There is also a Liberal International, but recognition of who are and who are not liberal parties, and what one should look like, is often more elusive. The same is true of conservatives, as like liberals they can be found anywhere in the spectrum, and the word has very different meanings in different countries – a conservative in South Africa is a very different beast to a conservative in the Czech Republic, given their histories.
However all parties everywhere will have to build a new world after Covid, and it will be a reaction to the perceived failings of the pre-Covid one. In order to get anything done, all parties will have to do as Antonio Costa’s Socialists have done, and find ways to make necessary positive steps, which go against previously received thinking, appear natural expressions of their accepted positions.
Take as an example infrastructure development. This is an ongoing issue in any country, but becomes more acute after conflicts, when damage needs to be repaired or a new country built to create more and better opportunities.
At present any debate about infrastructure is a matter of political posturing. Conservatives, liberals and socialists have different ideas on who should pay for it, who should control it and who should primarily benefit.
More energy is spent on each side calling the other names (squanderers of public money, asset strippers giving contracts to their friends, loonies who can’t reconcile public benefit with private gain) than in actually doing anything – and any end product is often rejected by the public, as its design and utility were nothing to do with them. So services are placed at the service of ideology, not the other way round.
All countries will have to rebuild their economies and their roads and ports and hospitals after Covid. Ideology won’t come into it. But in order to get the votes to do it, and be allowed to continue doing it, they will have to find a way to present pragmatic actions as consistent with their presumed ideological position – the sort of thing “they” would do, and “the other lot” wouldn’t.
People of all opinions, and all socio-economic conditions, need hospitals and basic public goods. There is a socialist case for private hospitals (they free up the public ones for the poor) and a conservative case for public hospitals (public funding provides choice and accountability).
The important point from now on will be building the hospitals, even if you are told it isn’t feasible or practical, not checking to see whether the hospital plans fit the accepted ideology. Only politicians who grasp this will be able to prosper in the coming reality.

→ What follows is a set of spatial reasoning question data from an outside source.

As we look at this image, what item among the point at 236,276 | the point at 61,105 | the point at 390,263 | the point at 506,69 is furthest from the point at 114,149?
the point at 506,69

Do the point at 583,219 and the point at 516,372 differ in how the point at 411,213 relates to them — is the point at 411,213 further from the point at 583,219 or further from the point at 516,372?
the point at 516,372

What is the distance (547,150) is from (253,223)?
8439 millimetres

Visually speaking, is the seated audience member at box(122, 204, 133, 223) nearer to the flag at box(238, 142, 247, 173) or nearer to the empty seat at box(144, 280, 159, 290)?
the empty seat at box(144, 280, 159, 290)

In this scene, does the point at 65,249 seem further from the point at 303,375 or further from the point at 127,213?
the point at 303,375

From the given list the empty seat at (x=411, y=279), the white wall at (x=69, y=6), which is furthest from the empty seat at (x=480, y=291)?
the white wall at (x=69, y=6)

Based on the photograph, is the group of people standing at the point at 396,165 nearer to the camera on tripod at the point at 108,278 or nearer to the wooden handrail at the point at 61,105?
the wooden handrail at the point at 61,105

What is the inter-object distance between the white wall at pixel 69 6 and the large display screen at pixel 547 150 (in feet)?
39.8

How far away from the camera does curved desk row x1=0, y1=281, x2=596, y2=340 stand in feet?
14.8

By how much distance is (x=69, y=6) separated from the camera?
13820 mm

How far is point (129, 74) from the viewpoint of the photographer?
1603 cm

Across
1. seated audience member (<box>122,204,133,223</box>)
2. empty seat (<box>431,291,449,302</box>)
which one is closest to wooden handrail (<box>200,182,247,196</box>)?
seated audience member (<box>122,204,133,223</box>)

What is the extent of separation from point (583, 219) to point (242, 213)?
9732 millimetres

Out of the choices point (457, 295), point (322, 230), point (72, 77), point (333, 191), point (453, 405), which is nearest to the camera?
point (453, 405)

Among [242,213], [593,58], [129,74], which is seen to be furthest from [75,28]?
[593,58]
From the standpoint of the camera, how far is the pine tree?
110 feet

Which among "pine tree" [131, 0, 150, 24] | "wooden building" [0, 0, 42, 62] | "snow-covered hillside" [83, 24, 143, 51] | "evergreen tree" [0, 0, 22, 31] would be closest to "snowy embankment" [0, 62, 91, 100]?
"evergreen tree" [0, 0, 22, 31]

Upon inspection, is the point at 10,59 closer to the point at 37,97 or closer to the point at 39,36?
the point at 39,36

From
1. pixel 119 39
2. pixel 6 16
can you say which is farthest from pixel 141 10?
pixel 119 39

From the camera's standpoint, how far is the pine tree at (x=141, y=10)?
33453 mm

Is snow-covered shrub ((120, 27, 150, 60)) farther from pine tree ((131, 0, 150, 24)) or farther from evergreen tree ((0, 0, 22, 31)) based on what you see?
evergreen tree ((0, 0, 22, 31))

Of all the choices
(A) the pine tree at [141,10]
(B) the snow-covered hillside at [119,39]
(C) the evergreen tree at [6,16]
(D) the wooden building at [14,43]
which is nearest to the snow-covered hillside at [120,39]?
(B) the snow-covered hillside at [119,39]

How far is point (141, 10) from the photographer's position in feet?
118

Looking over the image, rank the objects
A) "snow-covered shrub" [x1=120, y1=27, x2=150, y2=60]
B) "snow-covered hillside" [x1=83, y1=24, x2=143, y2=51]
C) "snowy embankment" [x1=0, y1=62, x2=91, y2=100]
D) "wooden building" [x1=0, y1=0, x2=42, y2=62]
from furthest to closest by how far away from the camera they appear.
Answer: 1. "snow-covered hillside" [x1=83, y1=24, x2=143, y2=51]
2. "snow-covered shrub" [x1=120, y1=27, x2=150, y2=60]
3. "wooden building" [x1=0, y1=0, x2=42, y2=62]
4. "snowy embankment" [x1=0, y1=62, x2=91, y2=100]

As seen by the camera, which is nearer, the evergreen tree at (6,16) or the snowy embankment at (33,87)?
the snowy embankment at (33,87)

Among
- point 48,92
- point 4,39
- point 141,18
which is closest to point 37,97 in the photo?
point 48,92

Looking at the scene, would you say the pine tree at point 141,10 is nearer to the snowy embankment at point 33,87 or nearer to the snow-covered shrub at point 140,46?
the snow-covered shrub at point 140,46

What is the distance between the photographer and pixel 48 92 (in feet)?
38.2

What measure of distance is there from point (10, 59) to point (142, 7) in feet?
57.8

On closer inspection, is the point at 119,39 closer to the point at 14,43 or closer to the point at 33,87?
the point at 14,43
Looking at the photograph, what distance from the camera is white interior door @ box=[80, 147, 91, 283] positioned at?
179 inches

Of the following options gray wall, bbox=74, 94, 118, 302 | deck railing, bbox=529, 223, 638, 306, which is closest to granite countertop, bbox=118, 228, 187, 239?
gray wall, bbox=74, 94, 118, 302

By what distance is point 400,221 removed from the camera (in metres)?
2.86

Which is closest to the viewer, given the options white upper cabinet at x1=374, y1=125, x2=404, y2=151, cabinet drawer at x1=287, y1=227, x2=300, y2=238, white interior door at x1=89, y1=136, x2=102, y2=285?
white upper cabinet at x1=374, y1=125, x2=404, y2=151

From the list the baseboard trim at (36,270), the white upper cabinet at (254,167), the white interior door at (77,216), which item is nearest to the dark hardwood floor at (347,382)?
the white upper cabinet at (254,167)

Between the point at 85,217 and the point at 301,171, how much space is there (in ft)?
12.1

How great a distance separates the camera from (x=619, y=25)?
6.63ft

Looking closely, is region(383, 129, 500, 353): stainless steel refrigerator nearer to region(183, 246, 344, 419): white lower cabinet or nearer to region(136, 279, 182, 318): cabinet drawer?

Costa has provided a model, whatever their views on him, his party and his policies, which they could do a lot worse than follow.
Tribes of One
Portugal has liberals, but only a small and recently formed liberal party. This was one of the major gainers in the legislative election, but still has an economic liberal profile in the eyes of most, only half the stories as far as European liberal parties go. The other big gainer was the far right Chega, which is trying to become the true home of Portuguese conservatism. But Portugal has been down that road before; it is unlikely to go there again if push comes to shove.
Therefore Costa’s party remains better positioned than the rest to be all things to all men. If it can continue redefining everything which needs to be done as truly socialist, and truly not anything else, however dubious such a claim may be, it is likely to retain that position or generations to come, much like the LDP in Japan’s “one and a half party system”.
As we all know from personal experience, it takes a lot to convince those around us that what we happen to think is not only right, but the highest manifestation of a broad and well established train of thought, shared by many. Costa has done that, and brought small but significant benefits to his country.
Others will have to do the same before long, from their various perspectives. Let us see who has the genius, and the guts, to do it.